一宇さんが見てきた、地元に根付き愛される欧州のビール文化に倣い、「地域にそのビールがあることで、みんなの暮らしがちょっと楽しく、健やかになれば」と岳悠さんは願う。それを実現するため、地域の医療的ケア児と家族を支援するプロジェクトとコラボレーションしてチャリティービールを販売したり、地域の子どもにホップ畑の作業体験を提供したり、大人向けのビール造り教室などを開いたりしてきた。

JR常磐線柏駅から徒歩12分の場所にあるブルワリーに併設するレストランの内観
レストランで提供するフードとビール。料理は和子さんが担当する

柏は利根川水系の豊かな恵みを受け、竹鶴政孝がニッカウヰスキーの工場を設立するほど酒造りにも適した地域であるとともに、豊かな農産物の産地でもある。地元でワイン用のブドウ造りをしている農家と組んでグレープエールを試作し、千葉が一大産地であるナシの農家から廃棄に回されるナシを引き取ってビールにする計画もしている。

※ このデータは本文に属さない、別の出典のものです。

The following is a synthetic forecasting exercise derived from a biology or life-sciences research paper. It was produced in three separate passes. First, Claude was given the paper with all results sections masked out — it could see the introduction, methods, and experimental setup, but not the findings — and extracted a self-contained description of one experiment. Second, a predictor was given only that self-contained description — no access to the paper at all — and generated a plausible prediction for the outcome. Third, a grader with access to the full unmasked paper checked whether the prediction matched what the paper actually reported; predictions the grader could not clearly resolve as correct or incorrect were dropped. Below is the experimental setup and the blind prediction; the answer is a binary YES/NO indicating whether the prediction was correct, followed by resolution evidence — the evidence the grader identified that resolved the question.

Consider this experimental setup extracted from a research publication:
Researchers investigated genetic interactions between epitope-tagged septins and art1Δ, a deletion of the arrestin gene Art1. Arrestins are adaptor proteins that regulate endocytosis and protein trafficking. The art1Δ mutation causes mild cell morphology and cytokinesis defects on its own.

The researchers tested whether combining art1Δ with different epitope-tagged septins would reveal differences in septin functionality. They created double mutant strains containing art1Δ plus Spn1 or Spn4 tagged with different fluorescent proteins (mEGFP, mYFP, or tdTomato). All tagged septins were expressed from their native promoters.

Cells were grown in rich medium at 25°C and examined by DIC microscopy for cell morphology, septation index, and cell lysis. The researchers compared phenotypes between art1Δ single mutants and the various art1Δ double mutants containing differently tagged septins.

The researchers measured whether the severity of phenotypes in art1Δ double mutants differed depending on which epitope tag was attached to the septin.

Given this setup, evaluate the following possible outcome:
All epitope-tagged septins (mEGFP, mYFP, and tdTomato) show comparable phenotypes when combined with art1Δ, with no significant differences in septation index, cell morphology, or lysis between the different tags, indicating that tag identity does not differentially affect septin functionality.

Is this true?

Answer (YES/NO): NO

自分たちの畑で育てた麦を麦芽化してビールを造ることにも挑戦。最終的には「地元の素材だけでビールを造ってみたい」というのがブルワリー立ち上げ当初からの家族の夢だ。「ただ、それでおいしくなければ意味がありません。とりあえず地元素材を使ってみました、ではなく、それに耐え得るクオリティーのものが用意できることが条件です」と岳悠さんは極めて冷静。「飲んでおいしいなと思ってもらって、それが柏産だったらなお素晴らしい、という順序ですよね」

「柏には面白いことをしている方がたくさんいらっしゃいます。そうした地元のプレーヤーと関係しながら、柏に面白いブルワリーがある、面白いビールがあるから行ってみたいと思ってもらえるような活動をしていければ」。家族4人で始めた小さなブルワリーが、地域の資源を活かし、地域のプレーヤーを巻き込み、地域に人を呼び込む。

丹羽 岳悠 さんが合わせたいフード

どちらもビール単体の味がしっかりありますので、「柏はじめIPA」はスパイス系の料理やトマトがきいたものにも合うと思いますし、「将門エール」は煮込み料理やみそ田楽のように、甘みがあって味が濃厚なものにも相性がいいですね。